RECORDS TO PROCESS:
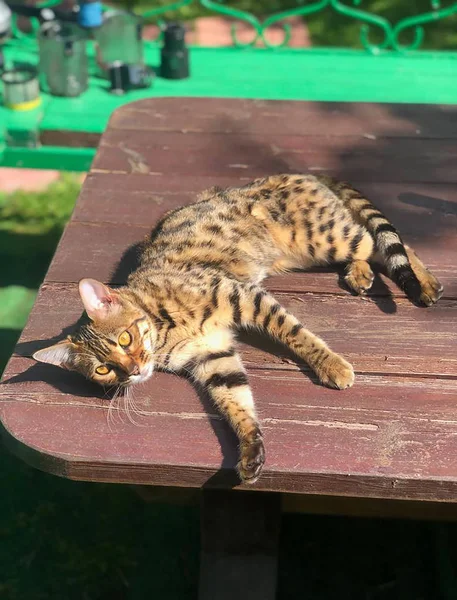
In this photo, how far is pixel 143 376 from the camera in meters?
2.37

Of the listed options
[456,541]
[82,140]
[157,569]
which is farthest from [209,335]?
[82,140]

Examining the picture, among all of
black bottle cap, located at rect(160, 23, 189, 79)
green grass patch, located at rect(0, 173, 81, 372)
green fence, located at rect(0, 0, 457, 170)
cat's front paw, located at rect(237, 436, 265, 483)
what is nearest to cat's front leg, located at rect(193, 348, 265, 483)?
cat's front paw, located at rect(237, 436, 265, 483)

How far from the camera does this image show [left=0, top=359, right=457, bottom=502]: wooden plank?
1977 mm

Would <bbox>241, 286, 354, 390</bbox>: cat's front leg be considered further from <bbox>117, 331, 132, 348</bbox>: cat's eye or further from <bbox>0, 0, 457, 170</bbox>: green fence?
<bbox>0, 0, 457, 170</bbox>: green fence

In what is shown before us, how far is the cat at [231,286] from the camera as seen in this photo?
2.31 m

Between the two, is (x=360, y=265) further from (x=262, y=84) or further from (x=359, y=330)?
(x=262, y=84)

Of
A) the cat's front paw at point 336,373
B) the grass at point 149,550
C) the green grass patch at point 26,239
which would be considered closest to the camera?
the cat's front paw at point 336,373

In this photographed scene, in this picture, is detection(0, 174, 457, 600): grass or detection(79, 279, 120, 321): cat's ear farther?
detection(0, 174, 457, 600): grass

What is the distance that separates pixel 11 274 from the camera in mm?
5055

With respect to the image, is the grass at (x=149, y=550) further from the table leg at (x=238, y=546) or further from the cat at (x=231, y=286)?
the cat at (x=231, y=286)

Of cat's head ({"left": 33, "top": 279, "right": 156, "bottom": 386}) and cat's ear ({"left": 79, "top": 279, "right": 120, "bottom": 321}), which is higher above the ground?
cat's ear ({"left": 79, "top": 279, "right": 120, "bottom": 321})

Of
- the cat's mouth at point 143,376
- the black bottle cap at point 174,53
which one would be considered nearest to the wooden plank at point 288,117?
the black bottle cap at point 174,53

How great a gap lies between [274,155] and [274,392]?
1568 millimetres

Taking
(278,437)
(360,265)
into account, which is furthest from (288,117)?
(278,437)
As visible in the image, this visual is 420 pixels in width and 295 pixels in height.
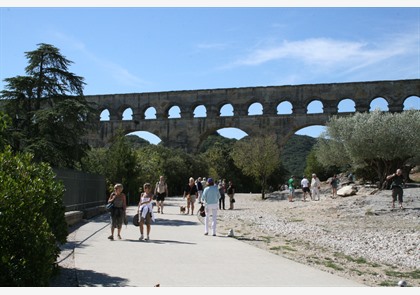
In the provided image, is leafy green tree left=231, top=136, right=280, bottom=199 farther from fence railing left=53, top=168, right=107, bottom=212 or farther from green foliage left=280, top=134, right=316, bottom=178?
green foliage left=280, top=134, right=316, bottom=178

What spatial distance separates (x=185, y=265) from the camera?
719 cm

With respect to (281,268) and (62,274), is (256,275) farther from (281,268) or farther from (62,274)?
(62,274)

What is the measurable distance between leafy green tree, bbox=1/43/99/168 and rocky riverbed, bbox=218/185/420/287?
528 cm

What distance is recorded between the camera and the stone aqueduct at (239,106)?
135ft

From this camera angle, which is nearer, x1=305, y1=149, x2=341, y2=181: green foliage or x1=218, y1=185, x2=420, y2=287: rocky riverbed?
x1=218, y1=185, x2=420, y2=287: rocky riverbed

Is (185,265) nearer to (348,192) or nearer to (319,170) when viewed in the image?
(348,192)

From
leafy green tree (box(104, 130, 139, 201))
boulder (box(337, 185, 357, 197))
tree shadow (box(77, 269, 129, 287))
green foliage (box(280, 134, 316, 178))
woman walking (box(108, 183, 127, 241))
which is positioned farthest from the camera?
green foliage (box(280, 134, 316, 178))

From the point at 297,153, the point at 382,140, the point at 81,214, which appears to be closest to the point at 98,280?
the point at 81,214

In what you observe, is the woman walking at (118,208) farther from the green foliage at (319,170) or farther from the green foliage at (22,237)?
the green foliage at (319,170)

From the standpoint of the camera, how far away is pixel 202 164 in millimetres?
45281

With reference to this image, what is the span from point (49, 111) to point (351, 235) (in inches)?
366

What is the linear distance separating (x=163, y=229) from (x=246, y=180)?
39.3 meters

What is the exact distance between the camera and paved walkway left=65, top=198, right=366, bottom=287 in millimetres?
6004

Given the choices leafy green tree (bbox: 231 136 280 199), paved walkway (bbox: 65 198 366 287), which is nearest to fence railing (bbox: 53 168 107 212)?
paved walkway (bbox: 65 198 366 287)
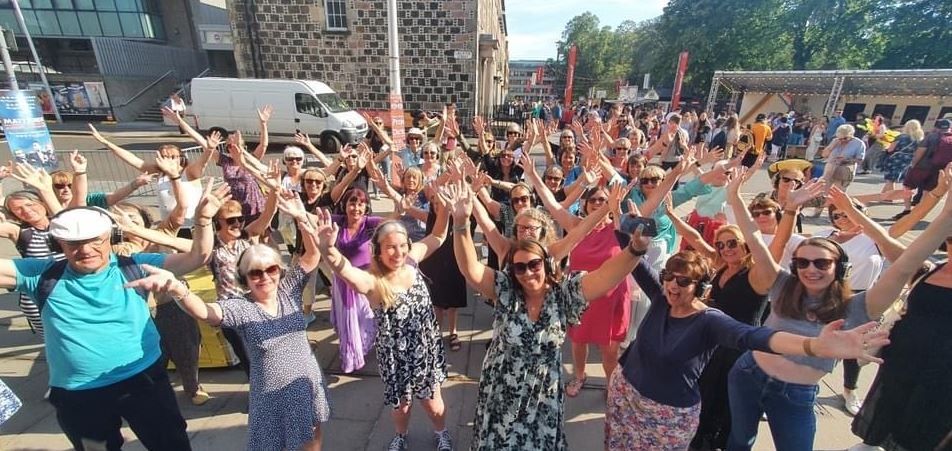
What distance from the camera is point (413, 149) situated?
730 cm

WHAT IS EXPECTED:
Write out the entries above verbatim; the pictures do not belong in your copy.

COMPLETED TASK:
In this photo, how far is pixel 143 376 from the camera in meters?
2.37

Of the listed options
[456,541]
[82,140]
[157,569]
which is farthest from [209,335]?
[82,140]

Examining the picture, among all of
black bottle cap, located at rect(160, 23, 189, 79)
green grass patch, located at rect(0, 173, 81, 372)
green fence, located at rect(0, 0, 457, 170)
cat's front paw, located at rect(237, 436, 265, 483)
what is nearest to cat's front leg, located at rect(193, 348, 265, 483)?
cat's front paw, located at rect(237, 436, 265, 483)

How far from the camera does this image show [left=0, top=359, right=457, bottom=502]: wooden plank?
1977 mm

Would <bbox>241, 286, 354, 390</bbox>: cat's front leg be considered further from <bbox>117, 331, 132, 348</bbox>: cat's eye or further from <bbox>0, 0, 457, 170</bbox>: green fence?
<bbox>0, 0, 457, 170</bbox>: green fence

In what is shown before us, how far is the cat at [231,286] from the camera as seen in this photo?
2.31 m

Between the two, is (x=360, y=265) further from (x=262, y=84) or further from (x=359, y=330)?
(x=262, y=84)

Of
A) the cat's front paw at point 336,373
B) the grass at point 149,550
C) the green grass patch at point 26,239
which would be considered closest to the camera?
the cat's front paw at point 336,373

In this photographed scene, in this picture, is detection(0, 174, 457, 600): grass or detection(79, 279, 120, 321): cat's ear farther?
detection(0, 174, 457, 600): grass

What is the distance that separates pixel 11 274 from the camera in mm?
5055

With respect to the image, is the grass at (x=149, y=550) further from the table leg at (x=238, y=546) or further from the cat at (x=231, y=286)?
the cat at (x=231, y=286)

Of cat's head ({"left": 33, "top": 279, "right": 156, "bottom": 386}) and cat's ear ({"left": 79, "top": 279, "right": 120, "bottom": 321}), which is higher above the ground?
cat's ear ({"left": 79, "top": 279, "right": 120, "bottom": 321})

Of
- the cat's mouth at point 143,376
- the black bottle cap at point 174,53
which one would be considered nearest to the wooden plank at point 288,117?
the black bottle cap at point 174,53

How great a gap lies between [274,155] and [274,392]?
1568 millimetres

Taking
(278,437)
(360,265)
into account, which is furthest from (288,117)?
(278,437)
As visible in the image, this visual is 420 pixels in width and 295 pixels in height.
In the provided image, is leafy green tree left=231, top=136, right=280, bottom=199 farther from fence railing left=53, top=168, right=107, bottom=212 or farther from green foliage left=280, top=134, right=316, bottom=178?
green foliage left=280, top=134, right=316, bottom=178

What spatial distance separates (x=185, y=265) from the camera?
719 cm

With respect to (281,268) and (62,274), is (256,275) farther from (281,268) or farther from (62,274)?
(62,274)

What is the measurable distance between leafy green tree, bbox=1/43/99/168 and rocky riverbed, bbox=218/185/420/287?
528 cm

What distance is recorded between the camera and the stone aqueduct at (239,106)?
135ft

From this camera angle, which is nearer, x1=305, y1=149, x2=341, y2=181: green foliage or x1=218, y1=185, x2=420, y2=287: rocky riverbed?
x1=218, y1=185, x2=420, y2=287: rocky riverbed

Is (185,265) nearer to (348,192) or nearer to (319,170) when viewed in the image?
(348,192)

From
leafy green tree (box(104, 130, 139, 201))
boulder (box(337, 185, 357, 197))
tree shadow (box(77, 269, 129, 287))
green foliage (box(280, 134, 316, 178))
woman walking (box(108, 183, 127, 241))
which is positioned farthest from the camera?
green foliage (box(280, 134, 316, 178))

From the point at 297,153, the point at 382,140, the point at 81,214, which appears to be closest to the point at 98,280?
the point at 81,214

In what you observe, is the woman walking at (118,208) farther from the green foliage at (319,170) or farther from the green foliage at (22,237)?
the green foliage at (319,170)

From the standpoint of the camera, how far away is pixel 202 164 in millimetres?
45281

With reference to this image, what is the span from point (49, 111) to point (351, 235) (in inches)?
366

What is the linear distance separating (x=163, y=229) from (x=246, y=180)?
39.3 meters

What is the exact distance between the camera and paved walkway left=65, top=198, right=366, bottom=287 in millimetres?
6004

Given the choices leafy green tree (bbox: 231 136 280 199), paved walkway (bbox: 65 198 366 287), which is nearest to fence railing (bbox: 53 168 107 212)?
paved walkway (bbox: 65 198 366 287)
What distance from the camera is point (413, 149) situated?
730 cm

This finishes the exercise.